(Collected data entries)
--------------------------------

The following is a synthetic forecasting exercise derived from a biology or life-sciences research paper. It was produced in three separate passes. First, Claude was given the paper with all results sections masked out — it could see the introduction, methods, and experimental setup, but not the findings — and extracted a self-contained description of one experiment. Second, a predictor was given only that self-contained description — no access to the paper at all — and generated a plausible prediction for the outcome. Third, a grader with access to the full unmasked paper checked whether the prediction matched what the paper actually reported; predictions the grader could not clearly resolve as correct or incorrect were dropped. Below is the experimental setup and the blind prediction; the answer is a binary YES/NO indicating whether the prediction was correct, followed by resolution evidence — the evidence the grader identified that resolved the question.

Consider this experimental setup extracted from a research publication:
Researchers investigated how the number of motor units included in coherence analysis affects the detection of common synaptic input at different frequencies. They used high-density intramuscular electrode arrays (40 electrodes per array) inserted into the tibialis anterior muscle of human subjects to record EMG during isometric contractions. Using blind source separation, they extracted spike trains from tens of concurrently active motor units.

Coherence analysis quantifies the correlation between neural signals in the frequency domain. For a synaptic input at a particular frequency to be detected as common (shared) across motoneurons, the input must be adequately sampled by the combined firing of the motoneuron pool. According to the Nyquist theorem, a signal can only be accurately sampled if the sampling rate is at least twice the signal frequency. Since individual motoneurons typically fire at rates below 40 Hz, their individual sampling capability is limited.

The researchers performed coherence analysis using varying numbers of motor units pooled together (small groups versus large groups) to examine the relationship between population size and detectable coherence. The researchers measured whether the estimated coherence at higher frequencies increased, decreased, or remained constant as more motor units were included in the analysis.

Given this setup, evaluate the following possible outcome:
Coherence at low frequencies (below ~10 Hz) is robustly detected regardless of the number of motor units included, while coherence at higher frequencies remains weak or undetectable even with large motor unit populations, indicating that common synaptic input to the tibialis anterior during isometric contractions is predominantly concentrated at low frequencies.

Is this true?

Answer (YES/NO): NO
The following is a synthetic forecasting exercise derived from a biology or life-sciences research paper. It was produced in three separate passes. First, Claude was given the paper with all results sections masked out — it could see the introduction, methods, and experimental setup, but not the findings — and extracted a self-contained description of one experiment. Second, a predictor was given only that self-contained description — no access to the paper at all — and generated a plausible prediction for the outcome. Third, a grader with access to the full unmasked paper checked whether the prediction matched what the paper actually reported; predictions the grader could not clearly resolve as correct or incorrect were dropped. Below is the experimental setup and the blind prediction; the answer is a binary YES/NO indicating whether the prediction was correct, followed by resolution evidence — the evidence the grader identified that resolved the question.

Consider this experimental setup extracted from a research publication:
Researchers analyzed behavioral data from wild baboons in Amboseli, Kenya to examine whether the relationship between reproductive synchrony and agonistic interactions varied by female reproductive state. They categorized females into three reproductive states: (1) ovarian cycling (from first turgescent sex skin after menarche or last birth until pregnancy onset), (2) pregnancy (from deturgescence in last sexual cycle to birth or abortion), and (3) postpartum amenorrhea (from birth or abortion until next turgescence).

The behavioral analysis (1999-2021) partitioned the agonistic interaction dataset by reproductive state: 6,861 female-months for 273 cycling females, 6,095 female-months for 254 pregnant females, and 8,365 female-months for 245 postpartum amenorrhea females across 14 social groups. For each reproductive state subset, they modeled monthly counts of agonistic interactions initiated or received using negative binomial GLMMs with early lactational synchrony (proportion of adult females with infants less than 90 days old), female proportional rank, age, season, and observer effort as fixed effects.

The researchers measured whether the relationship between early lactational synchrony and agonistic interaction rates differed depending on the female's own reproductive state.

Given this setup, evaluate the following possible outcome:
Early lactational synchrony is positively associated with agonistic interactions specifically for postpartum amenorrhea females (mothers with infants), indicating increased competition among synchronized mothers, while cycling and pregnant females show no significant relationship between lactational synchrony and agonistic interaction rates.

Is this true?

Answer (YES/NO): NO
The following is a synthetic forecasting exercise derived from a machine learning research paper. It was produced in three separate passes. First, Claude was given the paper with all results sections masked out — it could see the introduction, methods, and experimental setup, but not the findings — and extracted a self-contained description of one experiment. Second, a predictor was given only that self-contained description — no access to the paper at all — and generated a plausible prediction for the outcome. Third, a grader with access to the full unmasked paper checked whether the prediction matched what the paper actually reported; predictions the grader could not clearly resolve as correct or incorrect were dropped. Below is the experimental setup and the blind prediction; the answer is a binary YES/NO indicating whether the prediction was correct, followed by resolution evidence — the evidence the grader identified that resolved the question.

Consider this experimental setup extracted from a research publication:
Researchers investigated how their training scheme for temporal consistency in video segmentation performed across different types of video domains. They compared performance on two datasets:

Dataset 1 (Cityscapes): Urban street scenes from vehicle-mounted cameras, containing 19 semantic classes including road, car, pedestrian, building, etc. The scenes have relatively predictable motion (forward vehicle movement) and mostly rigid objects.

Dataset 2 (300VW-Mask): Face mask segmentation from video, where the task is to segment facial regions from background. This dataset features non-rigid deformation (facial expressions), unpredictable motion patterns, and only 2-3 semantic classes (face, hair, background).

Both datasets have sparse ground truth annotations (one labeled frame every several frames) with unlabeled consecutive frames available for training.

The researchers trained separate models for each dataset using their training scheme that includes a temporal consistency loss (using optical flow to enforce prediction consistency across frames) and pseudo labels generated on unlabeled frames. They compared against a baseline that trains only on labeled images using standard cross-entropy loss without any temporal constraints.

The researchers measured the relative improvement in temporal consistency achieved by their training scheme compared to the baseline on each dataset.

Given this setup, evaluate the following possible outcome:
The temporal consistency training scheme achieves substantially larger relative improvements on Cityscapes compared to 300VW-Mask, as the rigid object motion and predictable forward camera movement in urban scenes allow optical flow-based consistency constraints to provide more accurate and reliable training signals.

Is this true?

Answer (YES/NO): NO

--------------------------------

• [ABOUT THIS EXERCISE]:
Having read the entries above, set each one down again exactly.

• [EXPECTED ANSWER]:
The following is a synthetic forecasting exercise derived from a biology or life-sciences research paper. It was produced in three separate passes. First, Claude was given the paper with all results sections masked out — it could see the introduction, methods, and experimental setup, but not the findings — and extracted a self-contained description of one experiment. Second, a predictor was given only that self-contained description — no access to the paper at all — and generated a plausible prediction for the outcome. Third, a grader with access to the full unmasked paper checked whether the prediction matched what the paper actually reported; predictions the grader could not clearly resolve as correct or incorrect were dropped. Below is the experimental setup and the blind prediction; the answer is a binary YES/NO indicating whether the prediction was correct, followed by resolution evidence — the evidence the grader identified that resolved the question.

Consider this experimental setup extracted from a research publication:
Researchers investigated how the number of motor units included in coherence analysis affects the detection of common synaptic input at different frequencies. They used high-density intramuscular electrode arrays (40 electrodes per array) inserted into the tibialis anterior muscle of human subjects to record EMG during isometric contractions. Using blind source separation, they extracted spike trains from tens of concurrently active motor units.

Coherence analysis quantifies the correlation between neural signals in the frequency domain. For a synaptic input at a particular frequency to be detected as common (shared) across motoneurons, the input must be adequately sampled by the combined firing of the motoneuron pool. According to the Nyquist theorem, a signal can only be accurately sampled if the sampling rate is at least twice the signal frequency. Since individual motoneurons typically fire at rates below 40 Hz, their individual sampling capability is limited.

The researchers performed coherence analysis using varying numbers of motor units pooled together (small groups versus large groups) to examine the relationship between population size and detectable coherence. The researchers measured whether the estimated coherence at higher frequencies increased, decreased, or remained constant as more motor units were included in the analysis.

Given this setup, evaluate the following possible outcome:
Coherence at low frequencies (below ~10 Hz) is robustly detected regardless of the number of motor units included, while coherence at higher frequencies remains weak or undetectable even with large motor unit populations, indicating that common synaptic input to the tibialis anterior during isometric contractions is predominantly concentrated at low frequencies.

Is this true?

Answer (YES/NO): NO
The following is a synthetic forecasting exercise derived from a biology or life-sciences research paper. It was produced in three separate passes. First, Claude was given the paper with all results sections masked out — it could see the introduction, methods, and experimental setup, but not the findings — and extracted a self-contained description of one experiment. Second, a predictor was given only that self-contained description — no access to the paper at all — and generated a plausible prediction for the outcome. Third, a grader with access to the full unmasked paper checked whether the prediction matched what the paper actually reported; predictions the grader could not clearly resolve as correct or incorrect were dropped. Below is the experimental setup and the blind prediction; the answer is a binary YES/NO indicating whether the prediction was correct, followed by resolution evidence — the evidence the grader identified that resolved the question.

Consider this experimental setup extracted from a research publication:
Researchers analyzed behavioral data from wild baboons in Amboseli, Kenya to examine whether the relationship between reproductive synchrony and agonistic interactions varied by female reproductive state. They categorized females into three reproductive states: (1) ovarian cycling (from first turgescent sex skin after menarche or last birth until pregnancy onset), (2) pregnancy (from deturgescence in last sexual cycle to birth or abortion), and (3) postpartum amenorrhea (from birth or abortion until next turgescence).

The behavioral analysis (1999-2021) partitioned the agonistic interaction dataset by reproductive state: 6,861 female-months for 273 cycling females, 6,095 female-months for 254 pregnant females, and 8,365 female-months for 245 postpartum amenorrhea females across 14 social groups. For each reproductive state subset, they modeled monthly counts of agonistic interactions initiated or received using negative binomial GLMMs with early lactational synchrony (proportion of adult females with infants less than 90 days old), female proportional rank, age, season, and observer effort as fixed effects.

The researchers measured whether the relationship between early lactational synchrony and agonistic interaction rates differed depending on the female's own reproductive state.

Given this setup, evaluate the following possible outcome:
Early lactational synchrony is positively associated with agonistic interactions specifically for postpartum amenorrhea females (mothers with infants), indicating increased competition among synchronized mothers, while cycling and pregnant females show no significant relationship between lactational synchrony and agonistic interaction rates.

Is this true?

Answer (YES/NO): NO
The following is a synthetic forecasting exercise derived from a machine learning research paper. It was produced in three separate passes. First, Claude was given the paper with all results sections masked out — it could see the introduction, methods, and experimental setup, but not the findings — and extracted a self-contained description of one experiment. Second, a predictor was given only that self-contained description — no access to the paper at all — and generated a plausible prediction for the outcome. Third, a grader with access to the full unmasked paper checked whether the prediction matched what the paper actually reported; predictions the grader could not clearly resolve as correct or incorrect were dropped. Below is the experimental setup and the blind prediction; the answer is a binary YES/NO indicating whether the prediction was correct, followed by resolution evidence — the evidence the grader identified that resolved the question.

Consider this experimental setup extracted from a research publication:
Researchers investigated how their training scheme for temporal consistency in video segmentation performed across different types of video domains. They compared performance on two datasets:

Dataset 1 (Cityscapes): Urban street scenes from vehicle-mounted cameras, containing 19 semantic classes including road, car, pedestrian, building, etc. The scenes have relatively predictable motion (forward vehicle movement) and mostly rigid objects.

Dataset 2 (300VW-Mask): Face mask segmentation from video, where the task is to segment facial regions from background. This dataset features non-rigid deformation (facial expressions), unpredictable motion patterns, and only 2-3 semantic classes (face, hair, background).

Both datasets have sparse ground truth annotations (one labeled frame every several frames) with unlabeled consecutive frames available for training.

The researchers trained separate models for each dataset using their training scheme that includes a temporal consistency loss (using optical flow to enforce prediction consistency across frames) and pseudo labels generated on unlabeled frames. They compared against a baseline that trains only on labeled images using standard cross-entropy loss without any temporal constraints.

The researchers measured the relative improvement in temporal consistency achieved by their training scheme compared to the baseline on each dataset.

Given this setup, evaluate the following possible outcome:
The temporal consistency training scheme achieves substantially larger relative improvements on Cityscapes compared to 300VW-Mask, as the rigid object motion and predictable forward camera movement in urban scenes allow optical flow-based consistency constraints to provide more accurate and reliable training signals.

Is this true?

Answer (YES/NO): NO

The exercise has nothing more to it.